Summit Day 3 – Chatbots and Going Out on the Town
The bus was awfully quiet the next morning when I found William the Bear and inevitably discussed politics to conclude with, “Our generation will be of interesting political development.” Reaching the campus, I was quite keen for the Virtual Reality and Cognitive Services sessions running that day. I can’t say much about the VR part, which was kept under pretty tight lock and key, but the Cognitive Services session was great as team Dubai and I built our very own and very first chatbot! We can now develop bot-assistants to help us stay on track with meetings, classes and appointments, bot-informants to let us know the latest news on certain topics of interest or flights to places we always wanted to visit but were on the pricey side – even botfriends, to greet us in the morning or every time we logged on our PC’s.
That brought the end of the sessions in the summit with a free evening to explore Seattle. So a few of us went back to the hotel, dropped our stuff off and headed into town to see a few of Seattle’s finest sites. Team Dubai, Switzerland, Singapore and U.K. grabbed an Uber and headed to the Space Needle, once the tallest building in the west at 184 meters high (this took a few seconds to convert from feet). Then, we had dinner at the SkyCity Restaurant at the top of the Needle with the breath-taking view of Seattle by night. I’d highly recommend the salmon if you ever get the chance to visit, but after our stomachs were fully-fed and satisfied we headed up to the observatory, where we took a few selfies with the beautiful view.

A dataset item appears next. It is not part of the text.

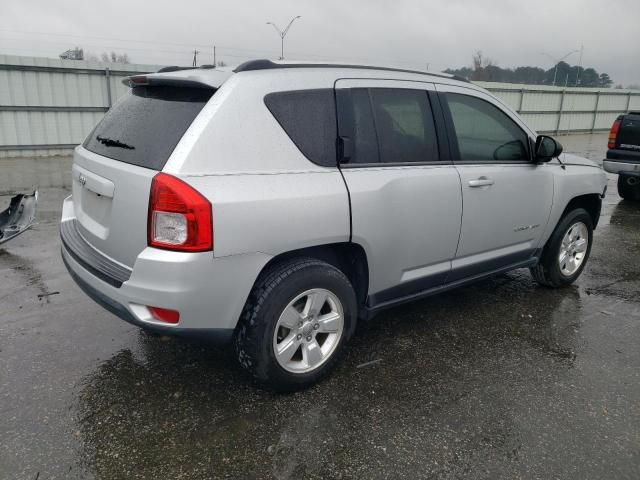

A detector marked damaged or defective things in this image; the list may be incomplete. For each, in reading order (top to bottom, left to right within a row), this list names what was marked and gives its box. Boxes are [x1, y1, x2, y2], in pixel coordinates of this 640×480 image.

detached car door [336, 77, 460, 306]
detached car door [436, 84, 556, 280]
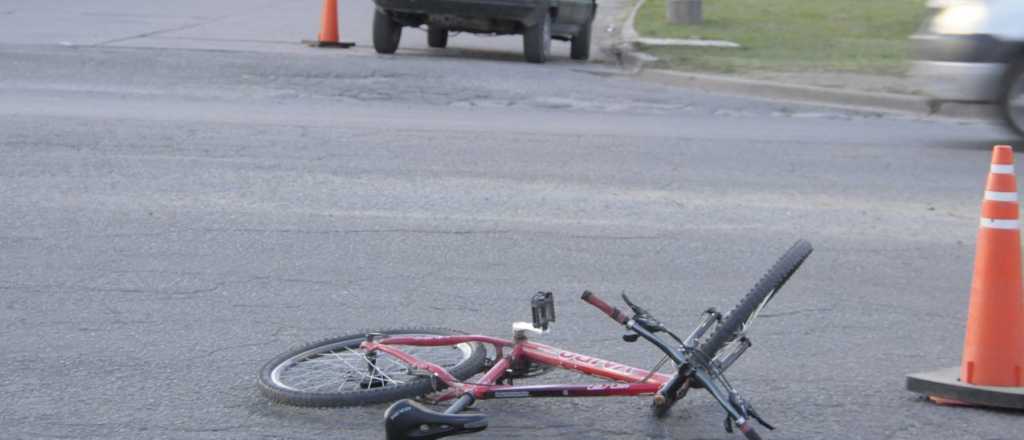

Our guide was team Dubai, as he had already done a bit of sight seeing, flying in a few days early. Once we were finished with seeing the city from above, we headed back down toward the very first Starbucks – established in 1971 – and the famous Pike Place Fish Market. Before turning this into a tour, the take home message here is that on our way to all these sites, it didn’t matter what we saw in the end or where we went, but the journey and the laughs we had in between. We all broke into tears and had sore cheeks from all the laughter (maybe as a result of caffeine withdrawal and what we called lagged jet-lag.) We shared stories and made new memories by riding the Seattle Monorail for the first time, riding a pig at the farmer’s market, taking selfies at the gum-wall (yes, literally, a wall full of chewing gum), discussing our ideas for the future by the Port of Seattle and our ambitions under the city lights.
“We are the future”
It was already time for the last breakfast together, and as we were all sad that such a great trip and experience had come to its end, Edwin M. Sarmiento, a SQL Expert, joined us for what was to become a very inspirational conversation. He told us it was “OK to fail,“ sharing his personal stories, and listened to some of ours. The summit might have come to an end, but we soon realized that this was only the beginning, or in the words of Edwin, “We are the future.”